Excerpts from the interviews:
“In both lost boy lost girl and In the Night Room, I started with ideas that seemed promising, fell along traditional lines, and would have been fairly conventional. They would have been third-person novels with ordinary beginnings moving toward extraordinary ends -- extraordinary in the sense of emotional surrealism. Originally in lost boy lost girl I planned to have a teenage boy encounter three women in an abandoned house in his neighborhood -- women you could pretty easily guess were the same woman at various ages -- and the boy would emerge from his encounters with her, sadder and wiser. Then I realized I was bored. I couldn't stand the notion of writing a 'He walked into the room and turned on the light' kind of novel. Although most of the novels I read are exactly of that sort, and I deeply honor the tradition behind that kind of novel writing and imagining, I just couldn't find it in myself to replicate that model again. Something very central had changed in my relationship to the idea of narrative.”

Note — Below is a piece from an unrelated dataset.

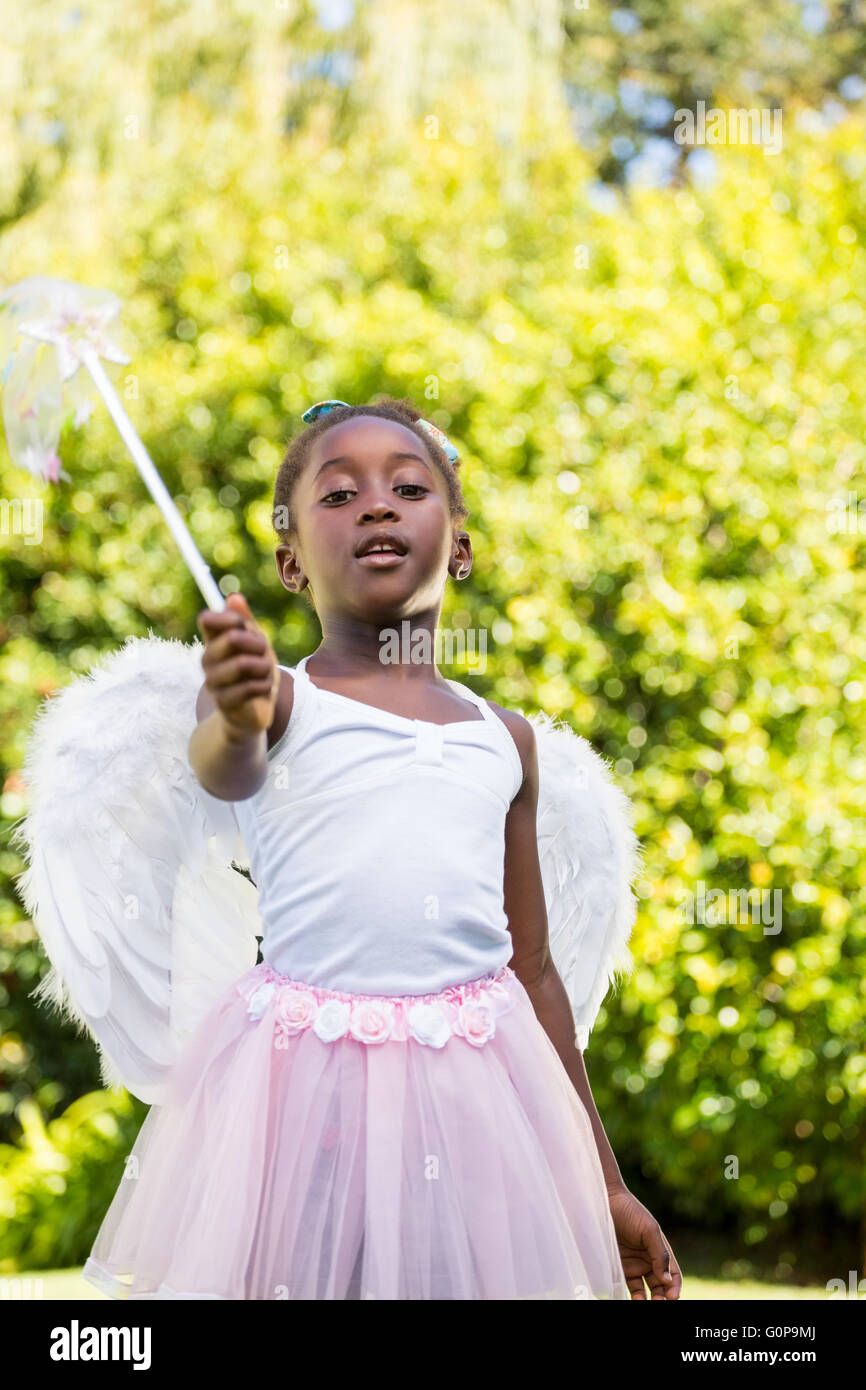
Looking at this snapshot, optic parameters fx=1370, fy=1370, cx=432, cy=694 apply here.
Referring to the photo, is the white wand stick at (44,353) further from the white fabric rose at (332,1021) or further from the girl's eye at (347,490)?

“In the Night Room was a book I had long wished to write -- one I'd started several times and never been able to finish -- in which a woman is in flight from a threatening husband or mate. So I began to write about Willy driving toward the produce warehouse that has the street name from Millhaven, which is the reason she responds in such an occult fashion to the sight of it and imagines she hears her dead daughter's voice. Then I felt I had to include her childhood in an orphanage, but once I started writing it I got bored again. I didn't want to write that book! As I tried to figure out what I could do to save myself from having to throw those pages away, I remembered what I had done in lost boy lost girl: I reached down inside the book and turned it inside out.”
“Just before I began 'The Juniper Tree', I was reading The Lover by Marguerite Duras, which is about a 13-year-old French girl who has an affair with a mature Frenchman in Vietnam. The point of the book is that she has the power in this relationship. For some reason, it struck me that I could write about a small boy being sexually abused in a movie theater and have something of the same power transition between them. After all, the boy was giving satisfaction to the man. Something unspeakable and awful was happening to the boy but also something obscenely, mysteriously arousing. That struck me as an idea really worth writing about.
“It fell perfectly in line with a theory I've held for a long time: "If something embarrasses you and humiliates you, that's what you should write about, because then it could not help but be authentic. You're going to bring whatever resources you have to it. It isn't going to be pretty, but it's going to be the truth.”
“Real fear, constant fear, cripples you. Should you be cursed with it, you hide it from yourself as much as you can. All the time I was a child, I never understood why other people said 'Peter's very nervous.' Me? OK, I stutter, OK, I can't sit still, OK, I can't shut up -- I'd talk whether or not I was talking to somebody else. I needed to fill up the space. All during my early life, it was as though I had a rocket up my ass. I could not sit still, I talked incessantly in class, I had so much energy I tired everybody out. I must have been kind of annoying. Also kind of eerie, because the stuff I was interested in wasn't what interested other kids.”